Это что, скрытое обвинение? Он что, должен был безвылазно сидеть в больнице, пока не прибудет печень? Филиппа была слишком серьезна и слишком сурова. Она вела монашескую жизнь, приспособленную к врачебным реальностям: три раза в неделю играла в ракетбол, два раза в неделю плавала в бассейне и неукоснительно приходила на работу к семи утра. Не существовало такой параллельной Вселенной, в которой Филиппа могла бы понять Тоби с его чрезвычайным стечением обстоятельств. Тоби восхищался ею, сам злился на это и немножко чванился: посмотрите на нее, она полностью контролирует свою жизнь, посмотрите, до какой степени она законтролировала свою жизнь, посмотрите на эту одержимую манией контроля и на ее унылую жизнь.

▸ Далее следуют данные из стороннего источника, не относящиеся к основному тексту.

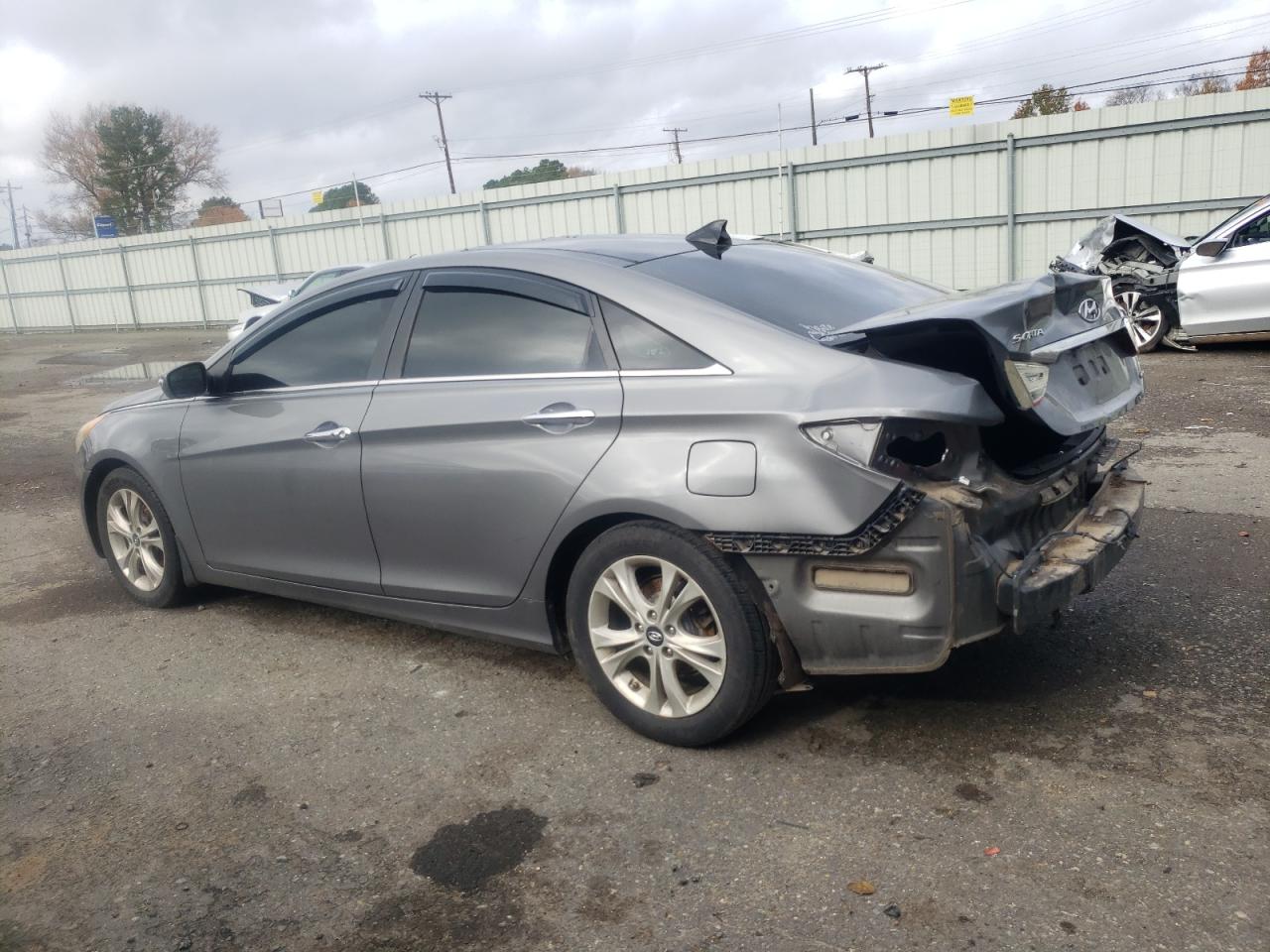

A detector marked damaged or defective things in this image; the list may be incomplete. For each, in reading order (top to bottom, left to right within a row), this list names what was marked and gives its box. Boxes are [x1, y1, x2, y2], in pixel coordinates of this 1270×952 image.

wrecked white car [1048, 195, 1270, 351]
damaged gray sedan [1048, 195, 1270, 351]
damaged gray sedan [76, 223, 1151, 746]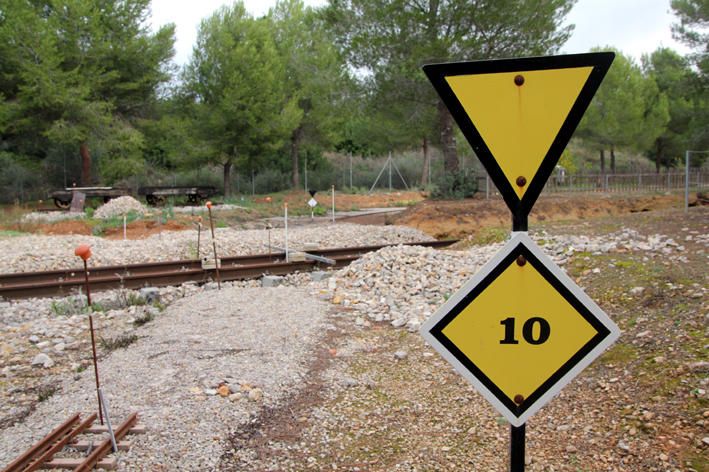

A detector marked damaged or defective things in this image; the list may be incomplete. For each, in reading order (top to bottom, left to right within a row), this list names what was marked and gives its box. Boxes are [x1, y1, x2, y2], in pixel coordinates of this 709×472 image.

rusty rail [0, 240, 456, 298]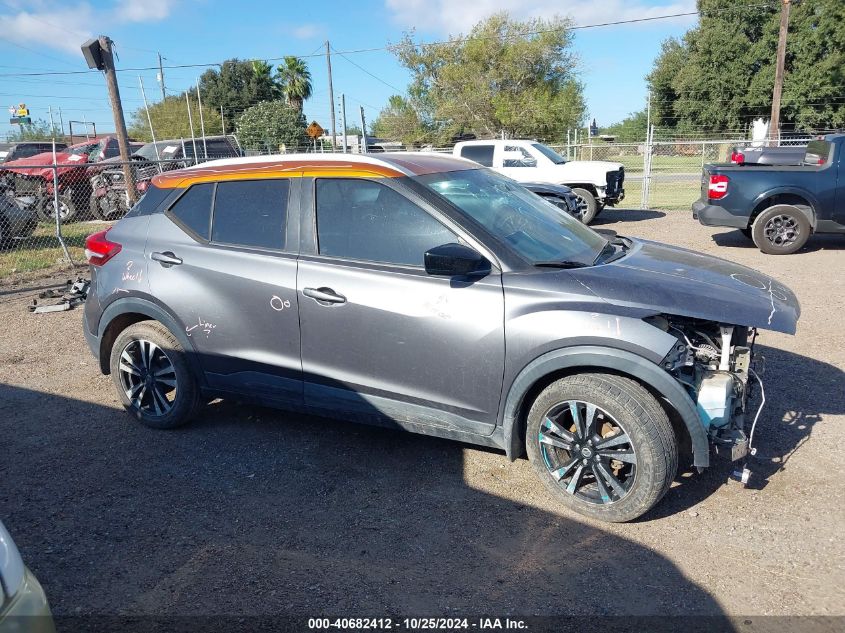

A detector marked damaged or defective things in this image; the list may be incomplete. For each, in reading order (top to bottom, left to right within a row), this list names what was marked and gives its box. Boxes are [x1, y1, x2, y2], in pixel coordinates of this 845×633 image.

wrecked car [81, 152, 796, 520]
crumpled hood [568, 238, 796, 336]
damaged front end [648, 314, 764, 482]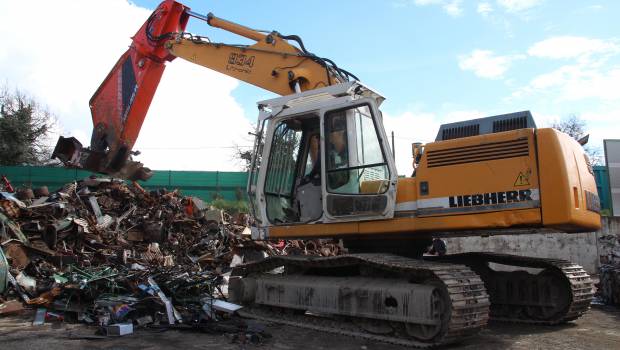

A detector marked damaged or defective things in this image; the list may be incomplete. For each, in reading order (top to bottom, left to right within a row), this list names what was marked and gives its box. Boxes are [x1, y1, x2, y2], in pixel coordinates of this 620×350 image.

rusty metal scrap [0, 175, 342, 340]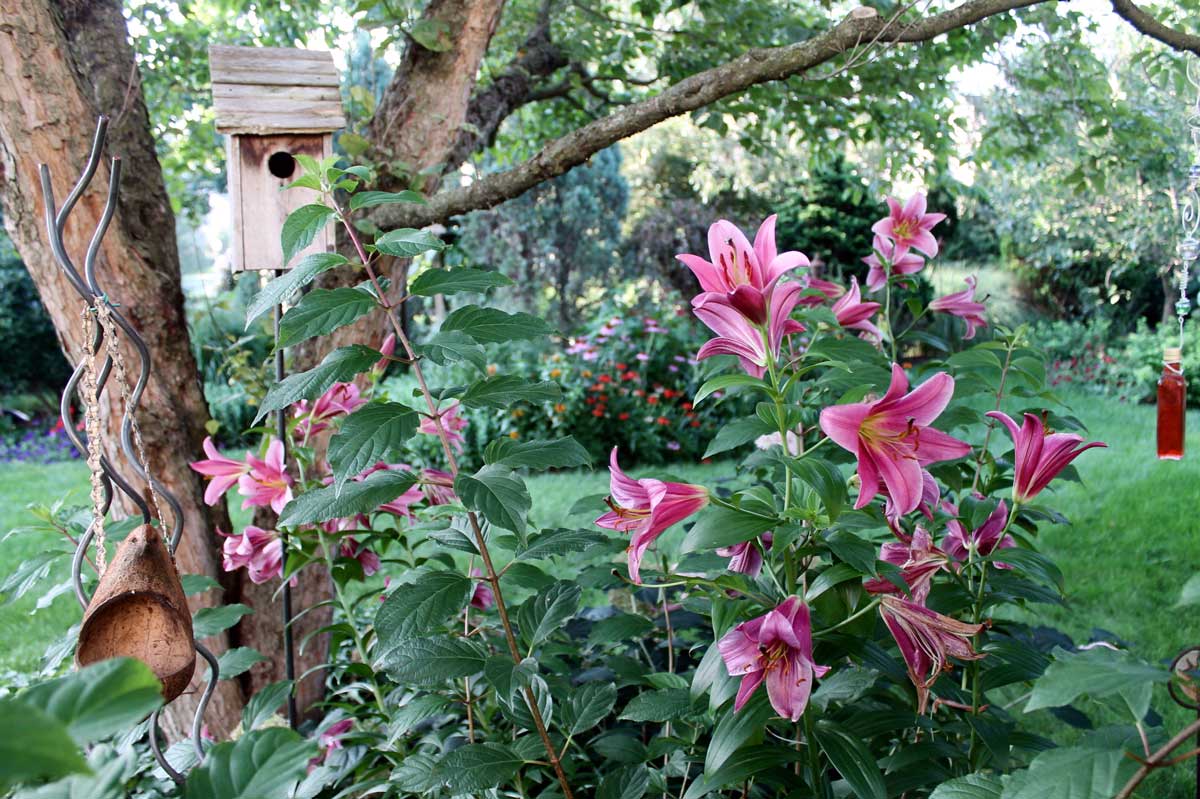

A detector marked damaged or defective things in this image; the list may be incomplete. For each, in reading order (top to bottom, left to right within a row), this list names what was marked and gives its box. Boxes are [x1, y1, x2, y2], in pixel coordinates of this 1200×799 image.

hanging rusty metal cone [77, 523, 196, 695]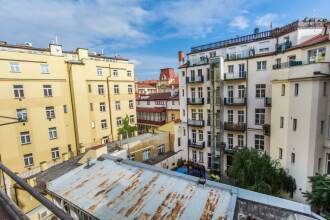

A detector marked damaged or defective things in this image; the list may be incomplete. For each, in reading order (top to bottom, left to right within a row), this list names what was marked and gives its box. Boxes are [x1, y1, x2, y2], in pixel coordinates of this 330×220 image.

rusty metal roof [47, 156, 235, 219]
rusty metal roof [46, 156, 322, 219]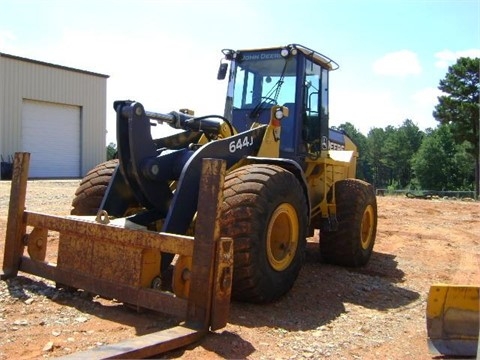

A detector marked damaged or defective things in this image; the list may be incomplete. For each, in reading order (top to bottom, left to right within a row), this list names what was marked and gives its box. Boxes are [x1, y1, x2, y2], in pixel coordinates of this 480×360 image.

rusty steel frame [0, 153, 232, 360]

Пока хорошенький мальчик Линц читал лекцию Дэвиду Куперу, ординаторы записывали. Тоби как-то слышал, как Джоани в разговоре с Клеем описывает глаза Линца: «будто расплавленные кофейные зерна». Тоби не знал, почему это воспоминание застряло у него в голове или почему она просто не сказала «шоколадного цвета». И кстати говоря, Линц не такой уж красавчик. Нет, и всё тут.
– А она вообще знает, что происходит? – спросили из угла.
Вопрос задала женщина, которую Тоби до сих пор не замечал. Она была примерно ровесницей Карен, и в ней чувствовалась та же лощеность жительницы аптауна: волосы блонд с перышками, выглаженные парикмахерским утюжком до полнейшей прямоты, выстриженные бахромой на концах.
– Нет, не знает, – сказал Марко. Лицо женщины сжалось в плачущий кулачок.
Тоби проводил ее и Дэвида в комнату ожидания для семей. Оказалось, что женщину зовут Эми. В комнате ожидания сидели близнецы Купер и играли в X-Box. Джаспер все еще плакал, не отрываясь от игры. Дэвид подошел к ним и стал спрашивать, что заказать на ужин.
– Я была с ней в Вегасе в те выходные, после которых она попала сюда, – сказала Эми.
– Правда? – спросил Тоби. – Какая она была? То есть я хочу сказать: как она себя чувствовала?
Эмили задумалась на секунду и улыбнулась:
– Свободной. – И после паузы: – Боже, как мы пили.
– Да, – сказал Тоби. – Обычно эта болезнь прячется, прогрессирует втайне, а потом, после приема большой дозы алкоголя, выходит наружу.
Эми, кажется, поразила эта новость:
– Вы хотите сказать, что это всё из-за нашей поездки? Но мы просто поехали отдохнуть на выходные. В Вегас. Как можно не пить в Вегасе?
– Нет, это так или иначе случилось бы.